21 July 2015 | markwood272
Quite a find and no subtitles required
Saw this via YouTube 7/20/15. I understood the dialogue only intermittently in this charmingly simple reworking of the Hollywood "hey-let's-put-on-a-show" formula. Only here the "show" is to consist of music, comedy, and a dose of strange advertising broadcast using a clandestine portable radio transmitter that is station "Radio X". This Gallic version of "pirate radio", a pacific reminder of the secret transmissions by the Resistance during the occupation, here delivers an audience to frustrated performers Philippe Lemaire, Christian Duvaleix, and Robert Destain among others. The attractive female lead played by Francoise Arnoul joins in to get back at her girdle-industry tycoon father (a Louis de Funes-esque Fred Pasquali) for his refusal to let her marry her singer-fiancé. The pirate transmitter hides first in the south. Here I really lost the dialogue, maybe because the French "southern" accent is hard for a non-francophone to understand.

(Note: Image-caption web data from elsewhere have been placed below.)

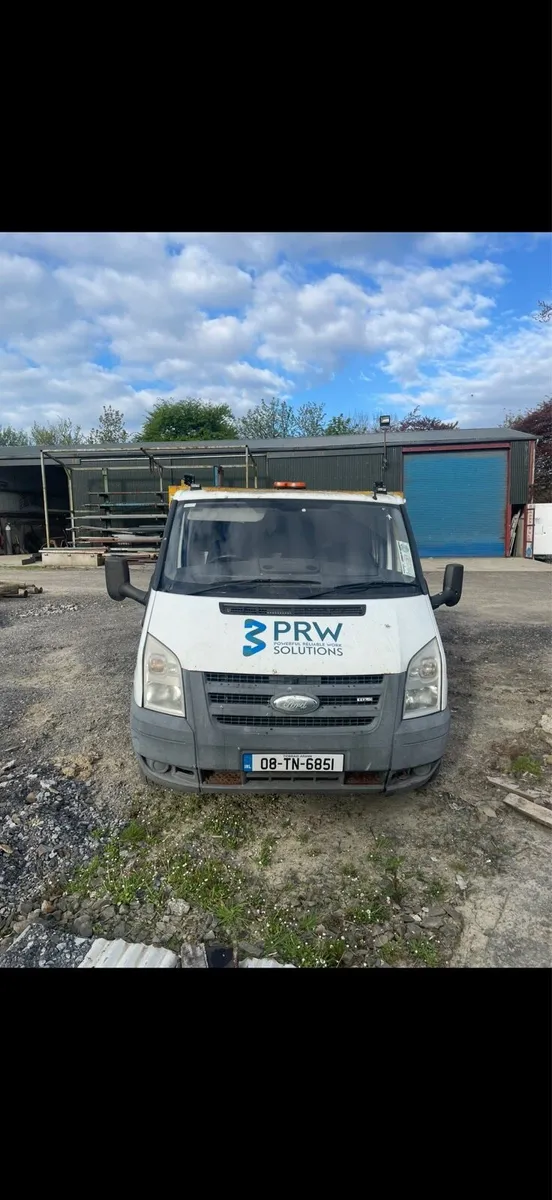 Transit Tipper - Image 1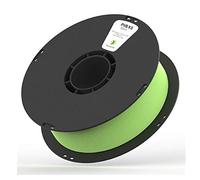 3D Printer Filament 1.75mm, PVB K5 Can Be Polished Modified Material 1kg, Easy to Polish, Soluble in Ethanol-White(Green)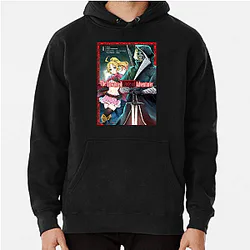 The Unwanted Undead Adventurer Limited Collection The Unwanted Undead Adventurer Hoodies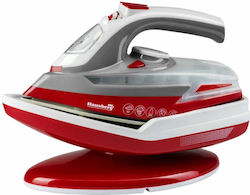Hausberg HB-7895 HB7895 2300W με Συνεχόμενη Παροχή Ατμού 5gr/min Hausberg HB-7895 HB7895 2300W με Συνεχόμενη Παροχή Ατμού 5gr/min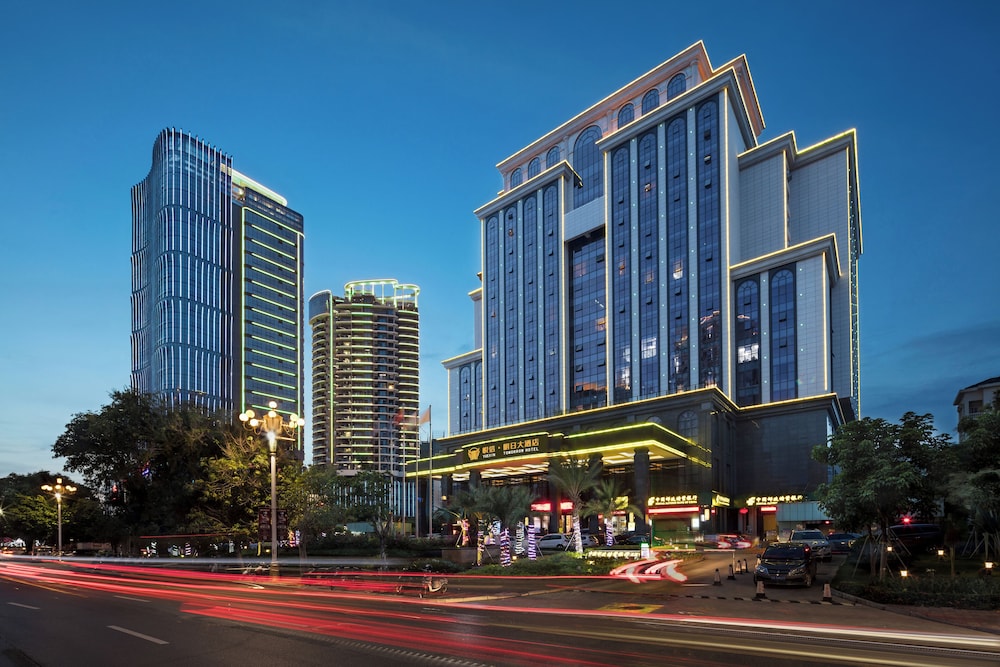 Sanya Yuexin Mgm International Hotel 20/25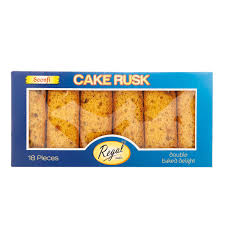 Regal Cake rusk sonfi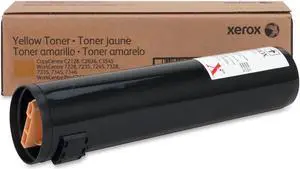 Xerox 006R01178 Toner Cartridge - Yellow
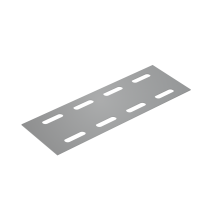 Усиливающая пластина на дно 400 мм "ПЛЮС" КМ-Профиль (SP400plus)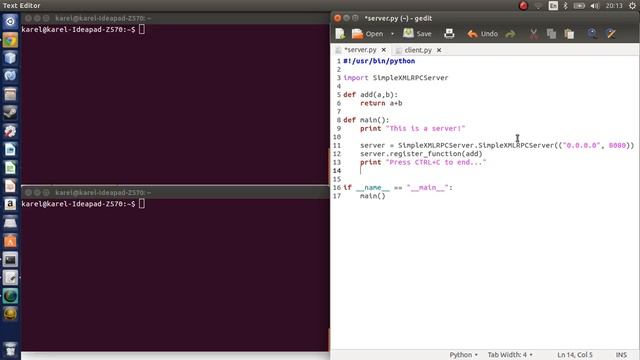 Python 17 - XML-RPC: Simple Function смотреть онлайн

But the important thing is the music, and the songs are a treat.
Later, with the police closing in on the group the operation takes to the road and eventually tickles the airwaves with music and song from a barge! The crowd of merrymakers grows to include the entire Ray Ventura Band – a truckload of musical talent. For good measure at one point the stars flag down George Raft himself motoring to a rendezvous with a "beautiful girl" according to his translation. I had expected him to say "dame".

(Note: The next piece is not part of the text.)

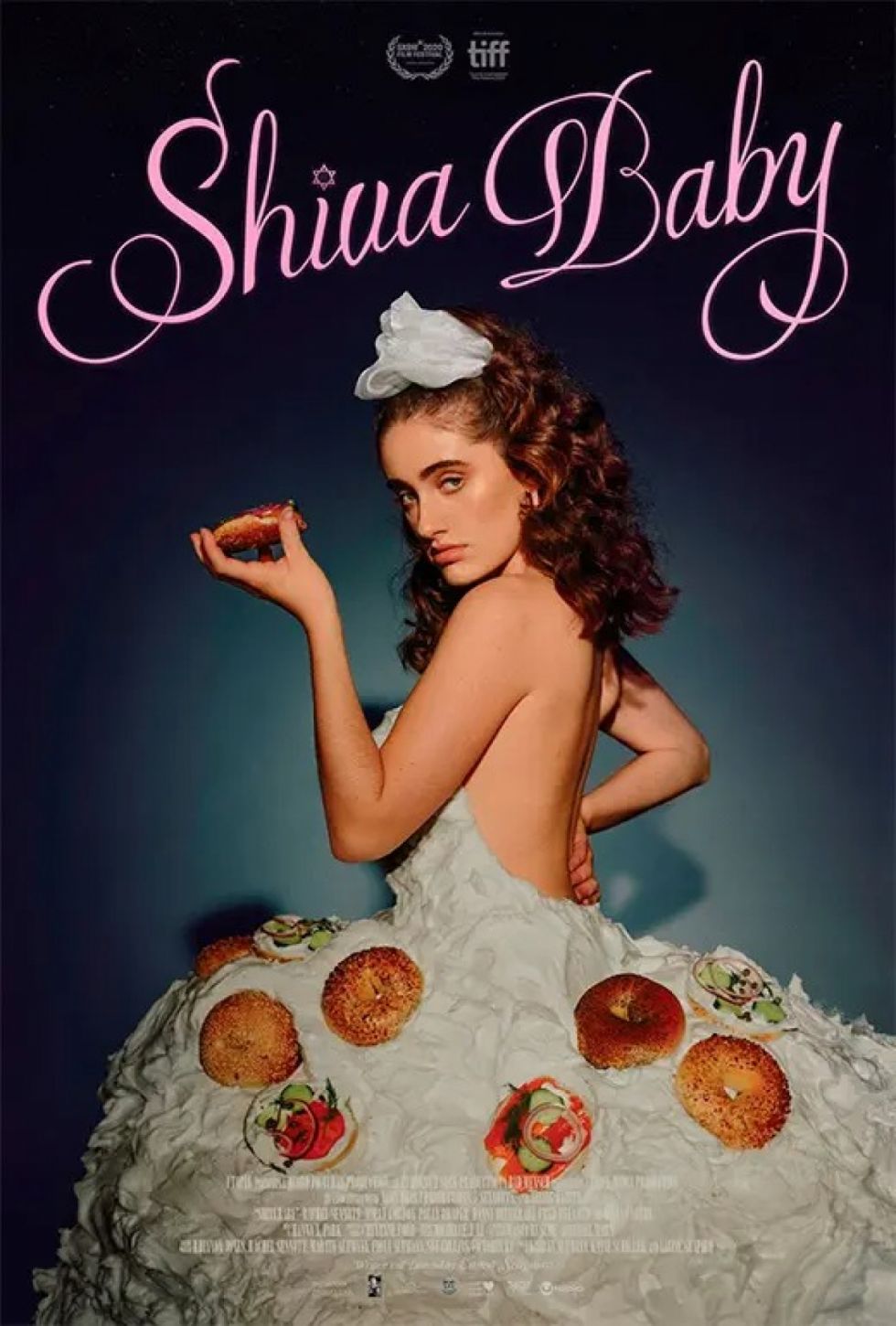 Palm Springs  y  Shiva baby: ¿Indicios de un  nuevo tipo de comedia?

Too many French films promoted for export sold to Americans as comedies turn out to be disappointingly serious, missing the famous French joie de vivre. But... if you want a good taste of that joie de vivre, the real thing captured on film, watch this movie. The joy and energy of these actors singing their way around France will get to you very quickly. With the exception of George Raft I had never heard of anyone associated with this movie, making the entire cast and crew a "discovery" for me. If someone ever puts together a French answer to "That's Entertainment" (1974), "Nous Irons a Paris" belongs there. The Ray Ventura orchestra loaded onto the back of a flatbed reminded me of the itinerant mimes in "Blow-Up" (1966) or the cross country bus trip (in more ways than one) of Ken Kesey's Merry Pranksters in 1964. But what somber affairs those were compared to this movie – the 1950 radio "pirates" had a much better time! The movie is similar in spirit to "Dragees au Poivre" (1963) and even "A Hard Day's Night" (1964). To repeat, watch this movie, even if you don't understand a word of the dialogue. The fun in this movie is its own international language, and no subtitles are needed.